People have consumed terpenes through inhalation via smoking or vaping. Terpenes are diluted in this consumption method, with many of the fragile terpenes getting lost through the high heat of direct fire application.
Vaporizing allows specific temperature control and can reduce the amount of terpenes lost to heat through lower temperature & closed system heating, giving the consumer a more “terp-centric” experience and more access to potential benefits from the terpenes inhaled.
Portland State University found that synthetic terpenes turned harmful when heated to similar temperatures as if you dabbed them at high heat. However, while the inhalation of concentrated terpenes might not have drawbacks, it seems that occasionally inhaling natural concentrations of terpenes might be beneficial for our health and wellness.
Linalool is most well-known as the main compound of Lavender essential oil, highly regarded for its calming, anti-anxiety, and deep relaxation properties.
Oral consumption is the most mysterious of terpene consumption methods at this time. More research is needed to fully understand the health benefits and safety concerns of orally consuming terpenes. While many natural essential oils & their terpenes are recognized as safe for consumption by the FDA, several others can be dangerous and even deadly at the wrong concentrations.
Never consume or swallow concentrated terpenes or essential oils without proper dilution. If you’re unsure about the safety of a compound, do not consume it without consulting a medical professional or licensed herbalist. However, note that oral terpene consumption is not all bad; most terpenes are orally ingested in their original form via fruits, vegetables, and herbs.
Lemon essence has been used to balance upset stomachs, primarily due to Limonene. Heartburn and digestive discomfort are common problems with edible consumption, so seeking out food items or edibles with high Limonene content might help curb the adverse side effects of edible consumption.
Using terpenes in lotions, cleansing oils, and soaps are common across the globe. Humans understand the benefits of rubbing certain natural plant extracts and compounds onto the skin for moisturization, relief, and healing. For example, studies show that limonene provides notable anti-cancer benefits when used as a topical massage oil in patients with breast cancer.

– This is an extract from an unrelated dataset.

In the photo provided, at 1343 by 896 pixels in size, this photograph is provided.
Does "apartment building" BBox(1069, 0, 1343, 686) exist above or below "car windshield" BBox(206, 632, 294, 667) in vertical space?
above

One common terpene you might not be familiar with but have continuously been using is eucalyptol, which can be found in your favorite congestion rubs like Vicks Vapor-Rub. This terpene offers coughing and mucus reduction, allowing for easier breathing as it helps open the airways.
Everything in Moderation
Terpenes play a vital role in the flavor and aroma of different plants. It also shows great promise and versatility in use in the field of medicine, culinary arts, and recreation. However, more research is still needed to solidify the findings, but the initial reports and studies make us hopeful of the advancements terpenes can bring.
Terpenes are safe to use as long as you are not mixing them with any other recreational drugs and you don’t exceed the average amount that can be ingested, inhaled, or used. If you’re using it for therapeutic purposes, make sure you get a professional opinion about the efficacy of a specific terpene before taking it.